Uma das fontes ouvidas por Hari em sua investigação foi ninguém menos
do que o honorável enviado da ONU na Somália, Ahmedou Ould-Abdallah,
que lhe disse o seguinte, com todas as letras: "Alguém está jogando
lixo atômico no litoral da Somália. E chumbo e metais pesados, cádmio,
mercúrio, encontram-se praticamente todos".
Aqueles que na CNN, na Globo ou órgãos que tais são apresentados ao
povos do mundo como piratas, na verdade são conhecidos entre os
populares do nordeste africano como "Guarda Costeira Voluntária da
Somália". Uma pesquisa recente deu conta de que 70% dos somalis aprovam
incondicionalmente esta brigada marítima de defesa nacional. São esses
homens, que têm o respaldo do povo pobre, os que agora o USA e a Otan
estão empenhados em perseguir por terra, água e ar.

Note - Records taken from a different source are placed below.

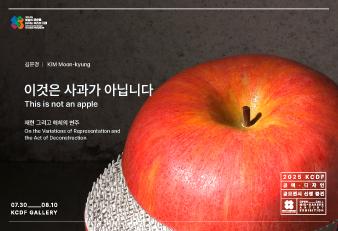 김문경_누리집-썸네일_화이트_338x231.jpg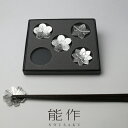 【 能作 NOUSAKU 】 箸置き 「 花ばな 」 5ヶ入 カトラリーレスト 梅・桜・桔梗・コスモス・蓮 花 お祝い ギフト プレゼント 贈り物 引出物 綺麗...
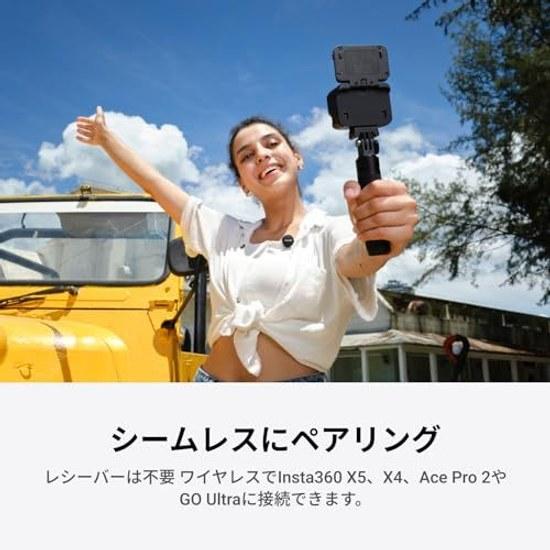 Insta360 Mic Air Transmitter Pin Microphone Wireless 7.9g Ultra Lightweight Noise Cancelling Equipped External X5 X4 Ace Pro 2 Vlog Shooting Live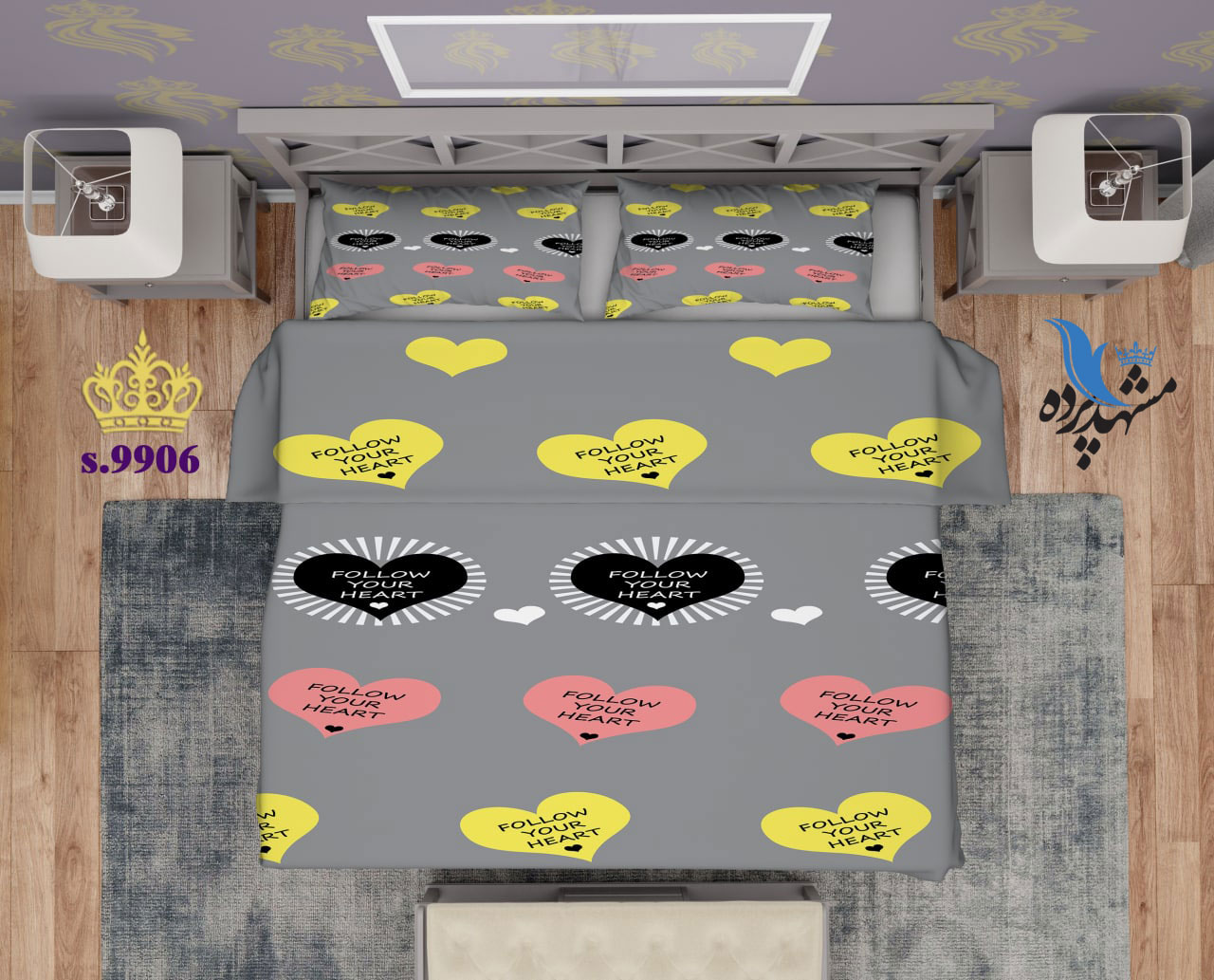 ست روتختی دو نفره طرح قلب رنگی S9906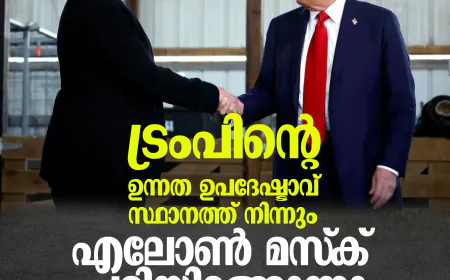 ട്രംപിന്റെ ഉന്നത ഉപദേഷ്ടാവ് സ്ഥാനത്ത് നിന്നും എലോണ്‍ മസ്‌ക് പടിയിറങ്ങുന്നു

É claro, lembra Hari, que há gângsters metidos em todo este imbróglio,
mas este é o contexto no qual se dão as batalhas de soberania no
Chifre da África e de informação sobre como o valente povo somali não
se deixa vencer pela força bruta dos poderosos.
Enquanto isso, o esforço dos mentirosos para manter os não-africanos na
ignorância parece não conhecer limites. A United States Navy (USN), a
marinha ianque, acaba de fechar um acordo com a emissora Spike TV para a
colocação de câmeras de vídeo em seus encouraçados e destroiers, para
fins de exibição do reality show "Pirate Hunters: USN". ("Caçadores de
Piratas"). O anúncio foi feito um dia depois de o USA ter matado três
membros da "Guarda Costeira Voluntária da Somália" em alto mar.